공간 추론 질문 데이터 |
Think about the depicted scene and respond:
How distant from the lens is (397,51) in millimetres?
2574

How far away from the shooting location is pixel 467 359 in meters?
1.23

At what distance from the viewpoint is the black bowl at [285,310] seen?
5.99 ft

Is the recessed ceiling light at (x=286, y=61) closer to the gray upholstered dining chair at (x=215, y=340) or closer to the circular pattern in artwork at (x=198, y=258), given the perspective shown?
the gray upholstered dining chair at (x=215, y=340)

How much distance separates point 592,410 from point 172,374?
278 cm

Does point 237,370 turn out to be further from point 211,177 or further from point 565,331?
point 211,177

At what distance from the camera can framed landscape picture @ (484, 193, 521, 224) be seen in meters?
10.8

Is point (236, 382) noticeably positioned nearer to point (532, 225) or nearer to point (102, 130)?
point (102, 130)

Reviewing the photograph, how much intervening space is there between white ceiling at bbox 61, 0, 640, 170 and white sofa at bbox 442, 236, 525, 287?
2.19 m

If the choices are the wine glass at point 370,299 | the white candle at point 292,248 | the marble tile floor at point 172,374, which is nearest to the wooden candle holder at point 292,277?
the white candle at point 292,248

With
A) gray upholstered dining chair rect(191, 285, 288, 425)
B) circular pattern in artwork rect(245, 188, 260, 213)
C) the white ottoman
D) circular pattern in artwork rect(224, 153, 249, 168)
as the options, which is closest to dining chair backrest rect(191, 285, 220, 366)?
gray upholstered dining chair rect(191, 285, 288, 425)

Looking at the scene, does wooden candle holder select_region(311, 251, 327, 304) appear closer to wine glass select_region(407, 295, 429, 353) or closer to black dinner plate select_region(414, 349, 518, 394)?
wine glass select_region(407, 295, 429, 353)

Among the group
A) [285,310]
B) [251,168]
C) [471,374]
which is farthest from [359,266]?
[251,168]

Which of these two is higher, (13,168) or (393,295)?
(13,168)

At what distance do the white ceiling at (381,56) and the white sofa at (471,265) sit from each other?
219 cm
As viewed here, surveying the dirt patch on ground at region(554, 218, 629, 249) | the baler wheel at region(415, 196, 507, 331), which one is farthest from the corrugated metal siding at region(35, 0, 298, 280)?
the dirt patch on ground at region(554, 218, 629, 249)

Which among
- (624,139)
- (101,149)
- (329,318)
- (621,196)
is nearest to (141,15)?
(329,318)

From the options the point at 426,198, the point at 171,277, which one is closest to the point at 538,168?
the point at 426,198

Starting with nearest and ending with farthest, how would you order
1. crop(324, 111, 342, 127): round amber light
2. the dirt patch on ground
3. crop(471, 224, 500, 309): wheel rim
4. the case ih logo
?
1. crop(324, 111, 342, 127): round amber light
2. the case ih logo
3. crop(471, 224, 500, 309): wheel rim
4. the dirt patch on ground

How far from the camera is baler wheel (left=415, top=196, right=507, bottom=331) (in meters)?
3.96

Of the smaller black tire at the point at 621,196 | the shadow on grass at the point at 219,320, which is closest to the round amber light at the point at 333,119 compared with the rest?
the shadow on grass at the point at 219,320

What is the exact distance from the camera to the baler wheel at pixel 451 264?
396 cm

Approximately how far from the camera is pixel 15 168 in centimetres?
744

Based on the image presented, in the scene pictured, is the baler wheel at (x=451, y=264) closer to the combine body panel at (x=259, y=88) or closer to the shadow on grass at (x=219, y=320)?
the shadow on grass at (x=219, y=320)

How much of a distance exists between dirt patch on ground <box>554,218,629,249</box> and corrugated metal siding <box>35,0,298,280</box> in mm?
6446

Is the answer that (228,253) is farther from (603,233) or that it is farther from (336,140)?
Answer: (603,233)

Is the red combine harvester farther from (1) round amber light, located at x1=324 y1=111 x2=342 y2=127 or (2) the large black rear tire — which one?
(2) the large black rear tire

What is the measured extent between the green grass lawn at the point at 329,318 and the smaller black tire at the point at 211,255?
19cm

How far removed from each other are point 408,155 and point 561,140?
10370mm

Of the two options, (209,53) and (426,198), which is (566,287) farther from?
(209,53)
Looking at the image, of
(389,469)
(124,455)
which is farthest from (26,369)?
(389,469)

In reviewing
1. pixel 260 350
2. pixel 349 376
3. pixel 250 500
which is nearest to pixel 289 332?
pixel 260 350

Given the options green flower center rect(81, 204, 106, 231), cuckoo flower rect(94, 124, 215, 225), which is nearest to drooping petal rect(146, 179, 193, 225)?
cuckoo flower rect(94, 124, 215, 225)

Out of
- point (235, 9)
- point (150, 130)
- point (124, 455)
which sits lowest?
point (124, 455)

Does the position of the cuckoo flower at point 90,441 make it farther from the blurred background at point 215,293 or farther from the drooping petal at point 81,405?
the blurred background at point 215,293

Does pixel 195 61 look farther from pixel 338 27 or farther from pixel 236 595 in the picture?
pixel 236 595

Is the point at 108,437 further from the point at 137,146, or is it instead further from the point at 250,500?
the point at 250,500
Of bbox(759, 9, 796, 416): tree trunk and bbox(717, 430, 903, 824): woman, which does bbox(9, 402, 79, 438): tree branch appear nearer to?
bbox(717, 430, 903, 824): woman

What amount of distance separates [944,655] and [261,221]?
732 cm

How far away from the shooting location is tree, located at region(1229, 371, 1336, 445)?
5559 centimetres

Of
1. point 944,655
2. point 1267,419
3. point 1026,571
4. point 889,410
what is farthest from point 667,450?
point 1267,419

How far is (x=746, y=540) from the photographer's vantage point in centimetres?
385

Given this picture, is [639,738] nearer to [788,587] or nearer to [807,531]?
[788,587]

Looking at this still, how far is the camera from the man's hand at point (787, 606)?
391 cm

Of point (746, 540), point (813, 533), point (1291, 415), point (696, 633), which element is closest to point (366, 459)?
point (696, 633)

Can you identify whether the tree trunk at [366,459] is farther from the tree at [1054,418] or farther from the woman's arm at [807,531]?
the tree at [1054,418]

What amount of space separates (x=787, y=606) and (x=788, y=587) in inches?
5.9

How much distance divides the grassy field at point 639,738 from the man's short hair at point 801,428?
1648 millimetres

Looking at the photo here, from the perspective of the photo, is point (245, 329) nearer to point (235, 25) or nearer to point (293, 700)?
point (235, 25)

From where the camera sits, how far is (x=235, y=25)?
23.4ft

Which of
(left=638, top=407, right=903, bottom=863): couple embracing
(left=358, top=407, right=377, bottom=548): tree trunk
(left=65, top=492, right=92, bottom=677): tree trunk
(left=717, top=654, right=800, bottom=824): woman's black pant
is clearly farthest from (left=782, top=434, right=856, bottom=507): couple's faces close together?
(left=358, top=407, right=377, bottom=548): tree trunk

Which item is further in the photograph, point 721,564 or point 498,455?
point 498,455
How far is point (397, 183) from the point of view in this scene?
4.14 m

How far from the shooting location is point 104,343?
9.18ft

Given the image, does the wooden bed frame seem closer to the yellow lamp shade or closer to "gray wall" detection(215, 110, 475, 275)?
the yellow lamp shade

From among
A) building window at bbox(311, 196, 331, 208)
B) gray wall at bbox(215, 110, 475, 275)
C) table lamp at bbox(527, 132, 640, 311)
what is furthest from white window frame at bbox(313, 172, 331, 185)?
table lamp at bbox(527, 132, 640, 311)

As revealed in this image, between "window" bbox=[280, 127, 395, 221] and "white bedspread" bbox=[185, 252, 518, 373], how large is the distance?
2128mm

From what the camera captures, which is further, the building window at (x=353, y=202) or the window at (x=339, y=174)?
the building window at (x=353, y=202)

과제 요구 사항 |
"Of point (746, 540), point"이라는 문구가 있는 줄에서 시작하여 자료의 마지막 줄까지를 "번호"와 "자료 줄" 두 열로 이루어진 마크다운 표로 제시하십시오. 빈 줄은 제외하십시오.

과제 수행 결과 |
| 번호 | 자료 줄 |
|---|---|
| 1 | Of point (746, 540), point (813, 533), point (1291, 415), point (696, 633), which element is closest to point (366, 459)? |
| 2 | point (696, 633) |
| 3 | Can you identify whether the tree trunk at [366,459] is farther from the tree at [1054,418] or farther from the woman's arm at [807,531]? |
| 4 | the tree at [1054,418] |
| 5 | What amount of space separates (x=787, y=606) and (x=788, y=587) in inches? |
| 6 | 5.9 |
| 7 | How much distance divides the grassy field at point 639,738 from the man's short hair at point 801,428? |
| 8 | 1648 millimetres |
| 9 | Looking at the photo here, from the perspective of the photo, is point (245, 329) nearer to point (235, 25) or nearer to point (293, 700)? |
| 10 | point (235, 25) |
| 11 | From where the camera sits, how far is (x=235, y=25)? |
| 12 | 23.4ft |
| 13 | Which of |
| 14 | (left=638, top=407, right=903, bottom=863): couple embracing |
| 15 | (left=358, top=407, right=377, bottom=548): tree trunk |
| 16 | (left=65, top=492, right=92, bottom=677): tree trunk |
| 17 | (left=717, top=654, right=800, bottom=824): woman's black pant |
| 18 | is clearly farthest from (left=782, top=434, right=856, bottom=507): couple's faces close together? |
| 19 | (left=358, top=407, right=377, bottom=548): tree trunk |
| 20 | Which item is further in the photograph, point 721,564 or point 498,455? |
| 21 | point 498,455 |
| 22 | How far is point (397, 183) from the point of view in this scene? |
| 23 | 4.14 m |
| 24 | How far from the shooting location is point 104,343? |
| 25 | 9.18ft |
| 26 | Given the image, does the wooden bed frame seem closer to the yellow lamp shade or closer to "gray wall" detection(215, 110, 475, 275)? |
| 27 | the yellow lamp shade |
| 28 | From among |
| 29 | A) building window at bbox(311, 196, 331, 208) |
| 30 | B) gray wall at bbox(215, 110, 475, 275) |
| 31 | C) table lamp at bbox(527, 132, 640, 311) |
| 32 | what is furthest from white window frame at bbox(313, 172, 331, 185)? |
| 33 | table lamp at bbox(527, 132, 640, 311) |
| 34 | As revealed in this image, between "window" bbox=[280, 127, 395, 221] and "white bedspread" bbox=[185, 252, 518, 373], how large is the distance? |
| 35 | 2128mm |
| 36 | From what the camera captures, which is further, the building window at (x=353, y=202) or the window at (x=339, y=174)? |
| 37 | the building window at (x=353, y=202) |